== Directions for this task ==
Set the data down again, exactly as it appears below.

== Records for this task ==
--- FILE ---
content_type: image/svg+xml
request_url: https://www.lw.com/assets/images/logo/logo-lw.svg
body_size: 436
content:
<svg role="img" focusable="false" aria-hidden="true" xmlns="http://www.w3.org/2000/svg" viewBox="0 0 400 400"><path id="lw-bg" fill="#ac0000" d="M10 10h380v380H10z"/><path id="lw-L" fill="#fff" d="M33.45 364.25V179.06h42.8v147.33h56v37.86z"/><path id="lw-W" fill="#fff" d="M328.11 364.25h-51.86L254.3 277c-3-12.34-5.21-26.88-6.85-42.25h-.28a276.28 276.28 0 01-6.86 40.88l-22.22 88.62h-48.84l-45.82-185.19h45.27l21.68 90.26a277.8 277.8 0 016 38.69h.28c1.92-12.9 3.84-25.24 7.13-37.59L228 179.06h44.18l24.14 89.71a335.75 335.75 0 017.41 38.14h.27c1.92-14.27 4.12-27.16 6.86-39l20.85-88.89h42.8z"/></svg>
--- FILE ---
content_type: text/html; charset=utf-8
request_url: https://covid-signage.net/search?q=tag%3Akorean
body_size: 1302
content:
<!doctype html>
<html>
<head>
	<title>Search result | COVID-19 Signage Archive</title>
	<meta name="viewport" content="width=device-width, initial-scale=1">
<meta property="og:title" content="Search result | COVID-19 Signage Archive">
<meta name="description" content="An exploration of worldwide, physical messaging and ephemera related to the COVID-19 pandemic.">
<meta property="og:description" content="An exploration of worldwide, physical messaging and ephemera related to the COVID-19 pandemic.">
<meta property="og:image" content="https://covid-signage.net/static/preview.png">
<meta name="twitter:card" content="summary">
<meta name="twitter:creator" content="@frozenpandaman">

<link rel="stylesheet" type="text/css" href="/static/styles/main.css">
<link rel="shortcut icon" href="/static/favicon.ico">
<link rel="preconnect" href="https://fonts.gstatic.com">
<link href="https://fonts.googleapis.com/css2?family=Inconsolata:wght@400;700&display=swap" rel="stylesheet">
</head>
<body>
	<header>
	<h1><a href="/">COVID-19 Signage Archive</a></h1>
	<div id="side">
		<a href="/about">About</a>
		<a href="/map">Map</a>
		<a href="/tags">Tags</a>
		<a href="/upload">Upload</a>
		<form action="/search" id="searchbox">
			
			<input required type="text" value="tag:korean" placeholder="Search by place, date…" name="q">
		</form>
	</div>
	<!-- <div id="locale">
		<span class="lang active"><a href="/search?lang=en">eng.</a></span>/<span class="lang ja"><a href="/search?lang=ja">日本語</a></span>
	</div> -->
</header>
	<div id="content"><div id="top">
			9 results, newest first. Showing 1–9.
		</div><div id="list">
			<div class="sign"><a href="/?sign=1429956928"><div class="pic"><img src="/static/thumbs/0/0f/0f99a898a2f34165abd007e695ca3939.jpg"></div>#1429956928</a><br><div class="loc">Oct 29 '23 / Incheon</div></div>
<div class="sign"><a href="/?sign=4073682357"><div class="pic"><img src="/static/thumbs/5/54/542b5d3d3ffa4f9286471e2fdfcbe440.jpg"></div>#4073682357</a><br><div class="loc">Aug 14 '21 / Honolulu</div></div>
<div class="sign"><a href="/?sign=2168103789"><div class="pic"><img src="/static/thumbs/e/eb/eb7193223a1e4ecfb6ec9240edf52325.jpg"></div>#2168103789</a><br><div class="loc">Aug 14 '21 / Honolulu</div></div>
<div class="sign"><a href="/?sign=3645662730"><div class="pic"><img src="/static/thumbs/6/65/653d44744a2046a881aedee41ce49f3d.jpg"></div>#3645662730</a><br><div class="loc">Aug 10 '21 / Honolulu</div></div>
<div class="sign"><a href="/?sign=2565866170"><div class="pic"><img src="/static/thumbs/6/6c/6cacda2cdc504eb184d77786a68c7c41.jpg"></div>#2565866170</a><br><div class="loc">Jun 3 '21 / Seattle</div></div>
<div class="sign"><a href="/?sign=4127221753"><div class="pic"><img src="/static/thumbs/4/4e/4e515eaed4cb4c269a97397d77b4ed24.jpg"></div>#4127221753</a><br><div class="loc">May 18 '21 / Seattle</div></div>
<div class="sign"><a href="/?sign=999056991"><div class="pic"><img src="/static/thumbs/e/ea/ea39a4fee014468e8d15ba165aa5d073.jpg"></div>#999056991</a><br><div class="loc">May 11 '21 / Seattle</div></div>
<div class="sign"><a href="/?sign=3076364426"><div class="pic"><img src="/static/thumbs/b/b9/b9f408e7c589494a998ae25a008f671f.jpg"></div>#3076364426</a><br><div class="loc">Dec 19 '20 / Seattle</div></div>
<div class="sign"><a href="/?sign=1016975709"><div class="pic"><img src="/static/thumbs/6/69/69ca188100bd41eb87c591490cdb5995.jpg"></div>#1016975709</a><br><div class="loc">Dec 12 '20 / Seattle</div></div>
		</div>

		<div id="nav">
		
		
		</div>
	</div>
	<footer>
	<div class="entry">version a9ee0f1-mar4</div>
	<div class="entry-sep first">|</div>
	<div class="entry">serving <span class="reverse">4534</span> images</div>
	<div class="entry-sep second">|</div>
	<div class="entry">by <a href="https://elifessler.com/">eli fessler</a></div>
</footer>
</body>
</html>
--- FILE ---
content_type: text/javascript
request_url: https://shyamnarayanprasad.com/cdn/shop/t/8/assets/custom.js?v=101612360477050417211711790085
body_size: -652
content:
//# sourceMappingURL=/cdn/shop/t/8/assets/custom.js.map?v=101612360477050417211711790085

== Written response ==
--- FILE ---
content_type: image/svg+xml
request_url: https://www.lw.com/assets/images/logo/logo-lw.svg
body_size: 436
content:
<svg role="img" focusable="false" aria-hidden="true" xmlns="http://www.w3.org/2000/svg" viewBox="0 0 400 400"><path id="lw-bg" fill="#ac0000" d="M10 10h380v380H10z"/><path id="lw-L" fill="#fff" d="M33.45 364.25V179.06h42.8v147.33h56v37.86z"/><path id="lw-W" fill="#fff" d="M328.11 364.25h-51.86L254.3 277c-3-12.34-5.21-26.88-6.85-42.25h-.28a276.28 276.28 0 01-6.86 40.88l-22.22 88.62h-48.84l-45.82-185.19h45.27l21.68 90.26a277.8 277.8 0 016 38.69h.28c1.92-12.9 3.84-25.24 7.13-37.59L228 179.06h44.18l24.14 89.71a335.75 335.75 0 017.41 38.14h.27c1.92-14.27 4.12-27.16 6.86-39l20.85-88.89h42.8z"/></svg>
--- FILE ---
content_type: text/html; charset=utf-8
request_url: https://covid-signage.net/search?q=tag%3Akorean
body_size: 1302
content:
<!doctype html>
<html>
<head>
	<title>Search result | COVID-19 Signage Archive</title>
	<meta name="viewport" content="width=device-width, initial-scale=1">
<meta property="og:title" content="Search result | COVID-19 Signage Archive">
<meta name="description" content="An exploration of worldwide, physical messaging and ephemera related to the COVID-19 pandemic.">
<meta property="og:description" content="An exploration of worldwide, physical messaging and ephemera related to the COVID-19 pandemic.">
<meta property="og:image" content="https://covid-signage.net/static/preview.png">
<meta name="twitter:card" content="summary">
<meta name="twitter:creator" content="@frozenpandaman">

<link rel="stylesheet" type="text/css" href="/static/styles/main.css">
<link rel="shortcut icon" href="/static/favicon.ico">
<link rel="preconnect" href="https://fonts.gstatic.com">
<link href="https://fonts.googleapis.com/css2?family=Inconsolata:wght@400;700&display=swap" rel="stylesheet">
</head>
<body>
	<header>
	<h1><a href="/">COVID-19 Signage Archive</a></h1>
	<div id="side">
		<a href="/about">About</a>
		<a href="/map">Map</a>
		<a href="/tags">Tags</a>
		<a href="/upload">Upload</a>
		<form action="/search" id="searchbox">
			
			<input required type="text" value="tag:korean" placeholder="Search by place, date…" name="q">
		</form>
	</div>
	<!-- <div id="locale">
		<span class="lang active"><a href="/search?lang=en">eng.</a></span>/<span class="lang ja"><a href="/search?lang=ja">日本語</a></span>
	</div> -->
</header>
	<div id="content"><div id="top">
			9 results, newest first. Showing 1–9.
		</div><div id="list">
			<div class="sign"><a href="/?sign=1429956928"><div class="pic"><img src="/static/thumbs/0/0f/0f99a898a2f34165abd007e695ca3939.jpg"></div>#1429956928</a><br><div class="loc">Oct 29 '23 / Incheon</div></div>
<div class="sign"><a href="/?sign=4073682357"><div class="pic"><img src="/static/thumbs/5/54/542b5d3d3ffa4f9286471e2fdfcbe440.jpg"></div>#4073682357</a><br><div class="loc">Aug 14 '21 / Honolulu</div></div>
<div class="sign"><a href="/?sign=2168103789"><div class="pic"><img src="/static/thumbs/e/eb/eb7193223a1e4ecfb6ec9240edf52325.jpg"></div>#2168103789</a><br><div class="loc">Aug 14 '21 / Honolulu</div></div>
<div class="sign"><a href="/?sign=3645662730"><div class="pic"><img src="/static/thumbs/6/65/653d44744a2046a881aedee41ce49f3d.jpg"></div>#3645662730</a><br><div class="loc">Aug 10 '21 / Honolulu</div></div>
<div class="sign"><a href="/?sign=2565866170"><div class="pic"><img src="/static/thumbs/6/6c/6cacda2cdc504eb184d77786a68c7c41.jpg"></div>#2565866170</a><br><div class="loc">Jun 3 '21 / Seattle</div></div>
<div class="sign"><a href="/?sign=4127221753"><div class="pic"><img src="/static/thumbs/4/4e/4e515eaed4cb4c269a97397d77b4ed24.jpg"></div>#4127221753</a><br><div class="loc">May 18 '21 / Seattle</div></div>
<div class="sign"><a href="/?sign=999056991"><div class="pic"><img src="/static/thumbs/e/ea/ea39a4fee014468e8d15ba165aa5d073.jpg"></div>#999056991</a><br><div class="loc">May 11 '21 / Seattle</div></div>
<div class="sign"><a href="/?sign=3076364426"><div class="pic"><img src="/static/thumbs/b/b9/b9f408e7c589494a998ae25a008f671f.jpg"></div>#3076364426</a><br><div class="loc">Dec 19 '20 / Seattle</div></div>
<div class="sign"><a href="/?sign=1016975709"><div class="pic"><img src="/static/thumbs/6/69/69ca188100bd41eb87c591490cdb5995.jpg"></div>#1016975709</a><br><div class="loc">Dec 12 '20 / Seattle</div></div>
		</div>

		<div id="nav">
		
		
		</div>
	</div>
	<footer>
	<div class="entry">version a9ee0f1-mar4</div>
	<div class="entry-sep first">|</div>
	<div class="entry">serving <span class="reverse">4534</span> images</div>
	<div class="entry-sep second">|</div>
	<div class="entry">by <a href="https://elifessler.com/">eli fessler</a></div>
</footer>
</body>
</html>
--- FILE ---
content_type: text/javascript
request_url: https://shyamnarayanprasad.com/cdn/shop/t/8/assets/custom.js?v=101612360477050417211711790085
body_size: -652
content:
//# sourceMappingURL=/cdn/shop/t/8/assets/custom.js.map?v=101612360477050417211711790085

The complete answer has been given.